═════ Data entries
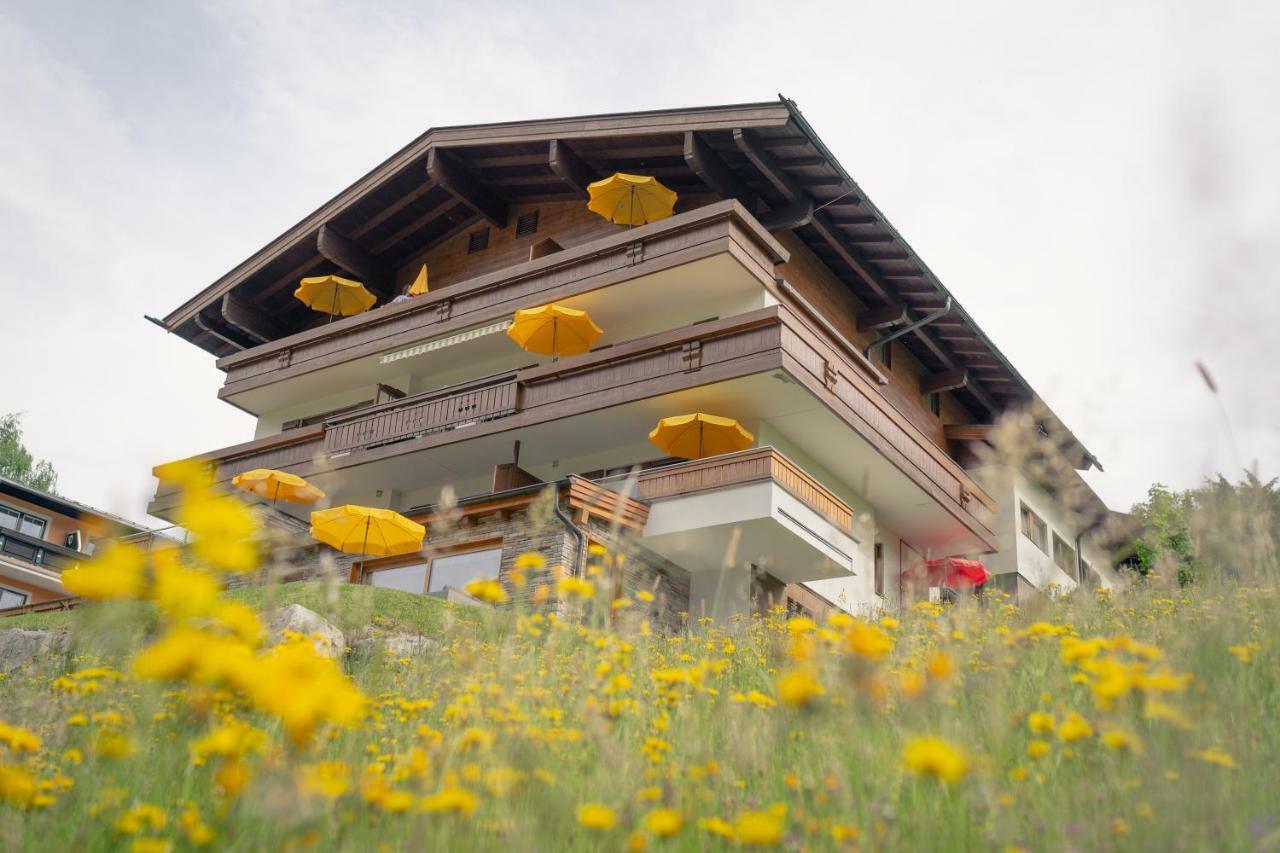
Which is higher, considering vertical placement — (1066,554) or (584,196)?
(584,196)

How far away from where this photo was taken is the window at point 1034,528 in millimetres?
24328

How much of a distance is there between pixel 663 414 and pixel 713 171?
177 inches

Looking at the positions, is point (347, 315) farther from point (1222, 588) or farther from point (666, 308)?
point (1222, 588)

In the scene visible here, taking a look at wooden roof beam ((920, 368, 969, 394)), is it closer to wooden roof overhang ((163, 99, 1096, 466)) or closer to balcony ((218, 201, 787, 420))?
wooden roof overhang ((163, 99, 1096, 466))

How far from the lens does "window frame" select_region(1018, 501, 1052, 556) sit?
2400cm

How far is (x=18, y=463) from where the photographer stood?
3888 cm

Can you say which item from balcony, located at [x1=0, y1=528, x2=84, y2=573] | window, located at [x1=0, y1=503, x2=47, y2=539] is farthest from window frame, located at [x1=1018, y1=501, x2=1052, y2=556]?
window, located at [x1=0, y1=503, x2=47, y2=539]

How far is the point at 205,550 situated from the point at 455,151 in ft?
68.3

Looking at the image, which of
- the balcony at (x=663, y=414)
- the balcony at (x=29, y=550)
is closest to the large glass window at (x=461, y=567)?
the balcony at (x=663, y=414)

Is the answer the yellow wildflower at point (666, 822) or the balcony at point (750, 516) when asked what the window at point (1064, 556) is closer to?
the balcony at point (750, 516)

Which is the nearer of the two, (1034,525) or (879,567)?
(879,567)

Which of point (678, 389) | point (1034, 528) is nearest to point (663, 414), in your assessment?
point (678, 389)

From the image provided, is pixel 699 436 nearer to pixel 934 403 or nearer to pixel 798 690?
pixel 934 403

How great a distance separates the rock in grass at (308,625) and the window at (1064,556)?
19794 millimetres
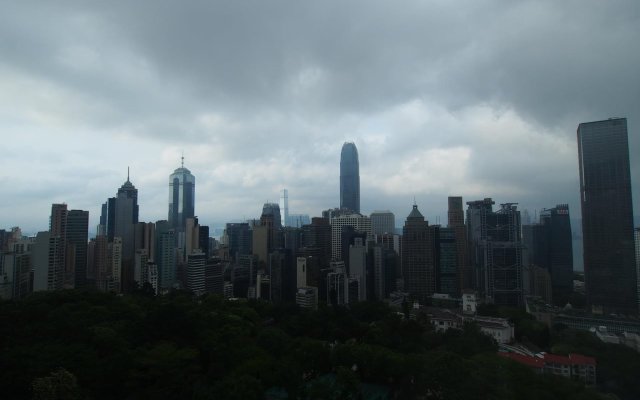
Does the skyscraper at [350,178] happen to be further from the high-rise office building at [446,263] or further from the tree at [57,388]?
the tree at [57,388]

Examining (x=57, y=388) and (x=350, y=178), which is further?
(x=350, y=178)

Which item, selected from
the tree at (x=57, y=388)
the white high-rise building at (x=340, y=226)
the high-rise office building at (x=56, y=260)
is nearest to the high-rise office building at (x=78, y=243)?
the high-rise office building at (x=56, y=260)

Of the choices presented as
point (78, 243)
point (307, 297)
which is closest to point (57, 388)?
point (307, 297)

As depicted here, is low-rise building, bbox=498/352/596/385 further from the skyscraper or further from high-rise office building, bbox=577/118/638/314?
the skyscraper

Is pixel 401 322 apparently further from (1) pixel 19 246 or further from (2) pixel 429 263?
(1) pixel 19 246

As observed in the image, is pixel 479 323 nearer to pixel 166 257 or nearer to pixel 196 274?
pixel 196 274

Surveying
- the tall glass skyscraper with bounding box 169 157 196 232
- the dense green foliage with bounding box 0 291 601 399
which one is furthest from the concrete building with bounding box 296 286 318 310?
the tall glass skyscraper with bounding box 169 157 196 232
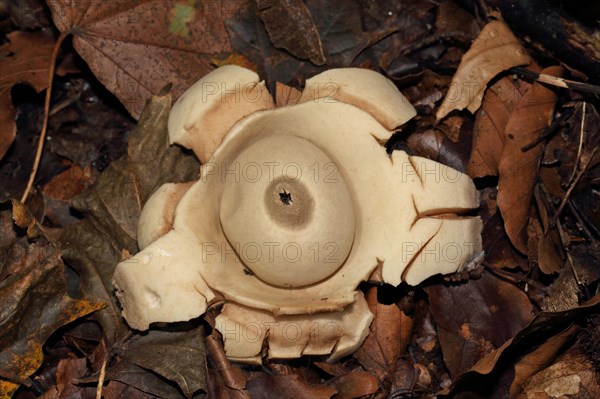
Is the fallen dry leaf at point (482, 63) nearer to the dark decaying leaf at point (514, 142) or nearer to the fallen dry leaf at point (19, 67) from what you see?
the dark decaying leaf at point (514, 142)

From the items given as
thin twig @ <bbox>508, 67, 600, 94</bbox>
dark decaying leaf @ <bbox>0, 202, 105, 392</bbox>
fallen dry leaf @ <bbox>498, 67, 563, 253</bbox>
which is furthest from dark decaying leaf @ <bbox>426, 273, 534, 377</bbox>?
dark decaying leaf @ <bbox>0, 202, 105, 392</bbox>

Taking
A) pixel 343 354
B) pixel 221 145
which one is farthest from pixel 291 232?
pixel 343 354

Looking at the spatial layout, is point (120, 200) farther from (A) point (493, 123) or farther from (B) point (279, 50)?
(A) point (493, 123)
══════════
═════ Data entries
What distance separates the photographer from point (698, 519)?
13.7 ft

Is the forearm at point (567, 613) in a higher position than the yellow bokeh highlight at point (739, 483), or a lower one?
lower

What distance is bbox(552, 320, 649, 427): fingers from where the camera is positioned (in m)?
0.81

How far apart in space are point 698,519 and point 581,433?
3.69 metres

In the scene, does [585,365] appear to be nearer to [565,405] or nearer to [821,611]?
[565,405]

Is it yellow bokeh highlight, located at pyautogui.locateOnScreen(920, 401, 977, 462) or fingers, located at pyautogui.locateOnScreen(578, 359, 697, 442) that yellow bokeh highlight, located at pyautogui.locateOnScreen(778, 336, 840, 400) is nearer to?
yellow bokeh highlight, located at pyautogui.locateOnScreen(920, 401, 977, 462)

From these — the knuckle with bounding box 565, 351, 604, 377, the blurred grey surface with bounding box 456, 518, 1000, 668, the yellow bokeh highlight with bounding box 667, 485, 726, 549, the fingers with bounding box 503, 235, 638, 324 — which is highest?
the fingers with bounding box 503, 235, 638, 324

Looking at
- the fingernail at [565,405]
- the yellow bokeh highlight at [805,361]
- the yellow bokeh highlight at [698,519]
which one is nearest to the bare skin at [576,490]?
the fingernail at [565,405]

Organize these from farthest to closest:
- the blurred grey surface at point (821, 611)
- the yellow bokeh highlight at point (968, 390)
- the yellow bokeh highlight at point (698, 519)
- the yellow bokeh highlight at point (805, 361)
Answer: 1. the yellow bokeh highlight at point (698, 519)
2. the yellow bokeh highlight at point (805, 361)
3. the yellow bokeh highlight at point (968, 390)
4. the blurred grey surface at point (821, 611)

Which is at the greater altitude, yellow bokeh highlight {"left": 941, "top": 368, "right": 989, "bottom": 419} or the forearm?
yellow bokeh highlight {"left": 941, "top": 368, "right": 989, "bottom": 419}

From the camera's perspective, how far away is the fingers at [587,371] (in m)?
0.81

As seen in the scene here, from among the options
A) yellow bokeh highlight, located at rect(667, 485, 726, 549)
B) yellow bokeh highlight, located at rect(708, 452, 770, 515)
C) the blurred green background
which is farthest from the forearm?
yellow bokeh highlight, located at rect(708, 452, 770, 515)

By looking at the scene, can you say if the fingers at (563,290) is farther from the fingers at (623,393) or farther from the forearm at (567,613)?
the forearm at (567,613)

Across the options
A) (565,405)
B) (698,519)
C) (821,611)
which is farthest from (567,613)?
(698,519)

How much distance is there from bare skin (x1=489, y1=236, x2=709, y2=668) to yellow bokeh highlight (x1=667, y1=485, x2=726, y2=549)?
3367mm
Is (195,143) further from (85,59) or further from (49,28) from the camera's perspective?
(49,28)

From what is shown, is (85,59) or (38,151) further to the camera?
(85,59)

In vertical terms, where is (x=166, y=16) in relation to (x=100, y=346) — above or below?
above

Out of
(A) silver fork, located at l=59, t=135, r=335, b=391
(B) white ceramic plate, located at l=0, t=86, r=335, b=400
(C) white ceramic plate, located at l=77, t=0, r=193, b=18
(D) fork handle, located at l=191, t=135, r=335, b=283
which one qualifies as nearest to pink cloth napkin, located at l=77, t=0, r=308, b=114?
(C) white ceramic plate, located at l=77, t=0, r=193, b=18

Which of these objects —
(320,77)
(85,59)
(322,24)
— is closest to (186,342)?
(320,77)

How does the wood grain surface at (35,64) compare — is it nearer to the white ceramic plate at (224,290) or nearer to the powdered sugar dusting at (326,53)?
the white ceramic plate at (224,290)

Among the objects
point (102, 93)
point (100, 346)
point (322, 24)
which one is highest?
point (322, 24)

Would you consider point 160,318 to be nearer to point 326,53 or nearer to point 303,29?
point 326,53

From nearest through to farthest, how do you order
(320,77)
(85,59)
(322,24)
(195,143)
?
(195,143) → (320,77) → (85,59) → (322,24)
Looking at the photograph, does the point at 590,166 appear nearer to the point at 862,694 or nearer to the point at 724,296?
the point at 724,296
══════════
Given request >> Extract every line of the listing above that contains the string "roof", treating uppercase and lowercase as different.

Worked answer >>
In the scene visible here, taking a look at wooden roof beam ((920, 368, 969, 394)), is it closer to wooden roof overhang ((163, 99, 1096, 466)) or closer to balcony ((218, 201, 787, 420))?
wooden roof overhang ((163, 99, 1096, 466))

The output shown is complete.